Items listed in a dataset
::::::::

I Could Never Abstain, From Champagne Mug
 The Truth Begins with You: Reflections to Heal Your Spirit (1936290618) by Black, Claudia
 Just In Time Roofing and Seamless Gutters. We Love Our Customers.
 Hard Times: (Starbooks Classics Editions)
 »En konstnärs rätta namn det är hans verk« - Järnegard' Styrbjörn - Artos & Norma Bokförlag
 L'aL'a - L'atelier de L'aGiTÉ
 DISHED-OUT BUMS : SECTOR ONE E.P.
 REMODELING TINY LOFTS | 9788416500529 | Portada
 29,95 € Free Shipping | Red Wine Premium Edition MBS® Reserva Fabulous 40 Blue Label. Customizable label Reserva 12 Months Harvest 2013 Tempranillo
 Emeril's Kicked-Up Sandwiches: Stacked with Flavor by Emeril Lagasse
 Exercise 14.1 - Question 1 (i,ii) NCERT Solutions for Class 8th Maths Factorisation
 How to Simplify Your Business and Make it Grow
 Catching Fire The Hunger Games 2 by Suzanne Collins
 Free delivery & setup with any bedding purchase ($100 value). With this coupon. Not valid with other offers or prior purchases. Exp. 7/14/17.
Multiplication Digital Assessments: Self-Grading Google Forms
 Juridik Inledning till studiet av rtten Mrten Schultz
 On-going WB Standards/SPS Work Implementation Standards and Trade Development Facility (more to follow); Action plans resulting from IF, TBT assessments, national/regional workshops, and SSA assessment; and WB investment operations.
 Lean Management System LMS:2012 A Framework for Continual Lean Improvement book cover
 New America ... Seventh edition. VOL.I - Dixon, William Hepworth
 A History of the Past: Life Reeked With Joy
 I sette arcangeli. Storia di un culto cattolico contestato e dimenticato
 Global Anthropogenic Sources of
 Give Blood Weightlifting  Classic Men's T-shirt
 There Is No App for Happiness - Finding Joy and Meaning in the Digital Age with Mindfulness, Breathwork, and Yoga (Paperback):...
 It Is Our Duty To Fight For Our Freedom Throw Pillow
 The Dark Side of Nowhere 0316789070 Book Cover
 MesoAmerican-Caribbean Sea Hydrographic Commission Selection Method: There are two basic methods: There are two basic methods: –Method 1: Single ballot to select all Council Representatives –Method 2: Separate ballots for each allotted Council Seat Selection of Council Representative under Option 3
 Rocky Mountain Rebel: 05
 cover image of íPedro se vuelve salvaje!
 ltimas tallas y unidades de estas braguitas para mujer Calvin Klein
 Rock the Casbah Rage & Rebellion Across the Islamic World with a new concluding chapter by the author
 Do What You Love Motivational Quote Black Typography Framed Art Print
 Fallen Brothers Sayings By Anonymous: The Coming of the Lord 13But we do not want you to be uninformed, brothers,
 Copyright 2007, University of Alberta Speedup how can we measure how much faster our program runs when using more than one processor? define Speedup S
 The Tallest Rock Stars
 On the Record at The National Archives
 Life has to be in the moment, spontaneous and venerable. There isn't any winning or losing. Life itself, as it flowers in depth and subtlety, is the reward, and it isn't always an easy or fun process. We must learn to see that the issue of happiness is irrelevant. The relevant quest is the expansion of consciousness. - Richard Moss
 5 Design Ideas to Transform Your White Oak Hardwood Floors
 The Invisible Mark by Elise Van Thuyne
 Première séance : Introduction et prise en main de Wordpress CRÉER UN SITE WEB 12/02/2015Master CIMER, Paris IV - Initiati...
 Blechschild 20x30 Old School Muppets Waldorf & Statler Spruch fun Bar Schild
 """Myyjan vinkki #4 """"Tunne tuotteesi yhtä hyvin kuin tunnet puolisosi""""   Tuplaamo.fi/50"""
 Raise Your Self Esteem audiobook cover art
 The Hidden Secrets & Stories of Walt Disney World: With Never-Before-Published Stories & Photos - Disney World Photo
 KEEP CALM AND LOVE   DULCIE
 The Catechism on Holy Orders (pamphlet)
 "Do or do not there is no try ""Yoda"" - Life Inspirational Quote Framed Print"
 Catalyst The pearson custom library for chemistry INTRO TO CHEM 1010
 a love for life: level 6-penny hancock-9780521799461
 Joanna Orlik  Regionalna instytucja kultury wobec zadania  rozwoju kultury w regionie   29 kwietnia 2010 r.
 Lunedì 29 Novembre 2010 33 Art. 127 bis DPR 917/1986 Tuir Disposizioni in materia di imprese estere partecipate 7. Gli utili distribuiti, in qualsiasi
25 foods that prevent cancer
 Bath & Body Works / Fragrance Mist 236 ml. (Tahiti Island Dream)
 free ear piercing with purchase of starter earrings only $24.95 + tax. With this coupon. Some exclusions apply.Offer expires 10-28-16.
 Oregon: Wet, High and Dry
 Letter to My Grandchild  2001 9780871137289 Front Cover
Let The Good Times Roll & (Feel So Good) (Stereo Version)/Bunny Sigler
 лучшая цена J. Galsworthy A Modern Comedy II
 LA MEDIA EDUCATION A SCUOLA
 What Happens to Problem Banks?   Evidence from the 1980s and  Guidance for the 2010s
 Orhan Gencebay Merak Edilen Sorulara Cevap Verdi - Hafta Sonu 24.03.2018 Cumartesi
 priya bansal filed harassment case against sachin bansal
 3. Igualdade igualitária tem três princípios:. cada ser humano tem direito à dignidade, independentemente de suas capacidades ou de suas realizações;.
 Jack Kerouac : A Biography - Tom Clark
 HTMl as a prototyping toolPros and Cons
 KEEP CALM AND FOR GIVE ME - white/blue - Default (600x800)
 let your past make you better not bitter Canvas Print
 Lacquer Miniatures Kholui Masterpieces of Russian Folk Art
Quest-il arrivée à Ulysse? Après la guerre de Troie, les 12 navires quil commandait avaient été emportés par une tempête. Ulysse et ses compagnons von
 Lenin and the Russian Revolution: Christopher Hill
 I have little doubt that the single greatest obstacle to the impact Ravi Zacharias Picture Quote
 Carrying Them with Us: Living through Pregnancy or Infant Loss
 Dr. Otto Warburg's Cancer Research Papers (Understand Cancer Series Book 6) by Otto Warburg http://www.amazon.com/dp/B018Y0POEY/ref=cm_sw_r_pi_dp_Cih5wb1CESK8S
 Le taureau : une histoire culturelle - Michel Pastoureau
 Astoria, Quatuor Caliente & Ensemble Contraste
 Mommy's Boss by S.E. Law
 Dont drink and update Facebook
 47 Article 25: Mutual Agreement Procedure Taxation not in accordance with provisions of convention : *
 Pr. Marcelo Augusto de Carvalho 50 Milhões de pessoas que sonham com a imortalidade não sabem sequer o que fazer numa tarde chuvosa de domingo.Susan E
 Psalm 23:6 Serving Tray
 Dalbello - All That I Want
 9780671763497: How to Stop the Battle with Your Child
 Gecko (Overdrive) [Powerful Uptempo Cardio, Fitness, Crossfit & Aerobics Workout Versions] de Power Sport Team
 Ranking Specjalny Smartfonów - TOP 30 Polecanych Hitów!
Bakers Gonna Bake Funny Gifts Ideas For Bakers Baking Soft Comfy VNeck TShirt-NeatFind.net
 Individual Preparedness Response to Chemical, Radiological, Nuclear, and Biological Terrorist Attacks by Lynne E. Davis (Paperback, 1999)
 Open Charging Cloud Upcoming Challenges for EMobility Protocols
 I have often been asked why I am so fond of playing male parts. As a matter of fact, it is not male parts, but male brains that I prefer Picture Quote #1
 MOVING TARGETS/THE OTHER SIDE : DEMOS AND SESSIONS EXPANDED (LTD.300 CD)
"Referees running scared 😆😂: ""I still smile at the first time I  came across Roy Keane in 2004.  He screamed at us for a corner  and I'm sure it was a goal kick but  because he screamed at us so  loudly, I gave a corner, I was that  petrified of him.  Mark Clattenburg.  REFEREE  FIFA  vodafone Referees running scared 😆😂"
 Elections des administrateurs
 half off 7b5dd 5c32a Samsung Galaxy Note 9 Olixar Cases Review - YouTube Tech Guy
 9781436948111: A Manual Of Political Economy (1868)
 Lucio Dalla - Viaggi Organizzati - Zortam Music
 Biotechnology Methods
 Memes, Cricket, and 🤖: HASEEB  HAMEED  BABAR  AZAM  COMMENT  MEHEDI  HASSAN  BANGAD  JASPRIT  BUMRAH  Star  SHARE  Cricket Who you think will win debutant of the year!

::::::::

What is expected = Would you copy out exactly the lines above that start at the one containing "Raise Your Self Esteem audiobook cover art" and end at the one containing "Carrying Them with", inclusive?

Problem solution =
 Raise Your Self Esteem audiobook cover art
 The Hidden Secrets & Stories of Walt Disney World: With Never-Before-Published Stories & Photos - Disney World Photo
 KEEP CALM AND LOVE   DULCIE
 The Catechism on Holy Orders (pamphlet)
 "Do or do not there is no try ""Yoda"" - Life Inspirational Quote Framed Print"
 Catalyst The pearson custom library for chemistry INTRO TO CHEM 1010
 a love for life: level 6-penny hancock-9780521799461
 Joanna Orlik  Regionalna instytucja kultury wobec zadania  rozwoju kultury w regionie   29 kwietnia 2010 r.
 Lunedì 29 Novembre 2010 33 Art. 127 bis DPR 917/1986 Tuir Disposizioni in materia di imprese estere partecipate 7. Gli utili distribuiti, in qualsiasi
25 foods that prevent cancer
 Bath & Body Works / Fragrance Mist 236 ml. (Tahiti Island Dream)
 free ear piercing with purchase of starter earrings only $24.95 + tax. With this coupon. Some exclusions apply.Offer expires 10-28-16.
 Oregon: Wet, High and Dry
 Letter to My Grandchild  2001 9780871137289 Front Cover
Let The Good Times Roll & (Feel So Good) (Stereo Version)/Bunny Sigler
 лучшая цена J. Galsworthy A Modern Comedy II
 LA MEDIA EDUCATION A SCUOLA
 What Happens to Problem Banks?   Evidence from the 1980s and  Guidance for the 2010s
 Orhan Gencebay Merak Edilen Sorulara Cevap Verdi - Hafta Sonu 24.03.2018 Cumartesi
 priya bansal filed harassment case against sachin bansal
 3. Igualdade igualitária tem três princípios:. cada ser humano tem direito à dignidade, independentemente de suas capacidades ou de suas realizações;.
 Jack Kerouac : A Biography - Tom Clark
 HTMl as a prototyping toolPros and Cons
 KEEP CALM AND FOR GIVE ME - white/blue - Default (600x800)
 let your past make you better not bitter Canvas Print
 Lacquer Miniatures Kholui Masterpieces of Russian Folk Art
Quest-il arrivée à Ulysse? Après la guerre de Troie, les 12 navires quil commandait avaient été emportés par une tempête. Ulysse et ses compagnons von
 Lenin and the Russian Revolution: Christopher Hill
 I have little doubt that the single greatest obstacle to the impact Ravi Zacharias Picture Quote
 Carrying Them with Us: Living through Pregnancy or Infant Loss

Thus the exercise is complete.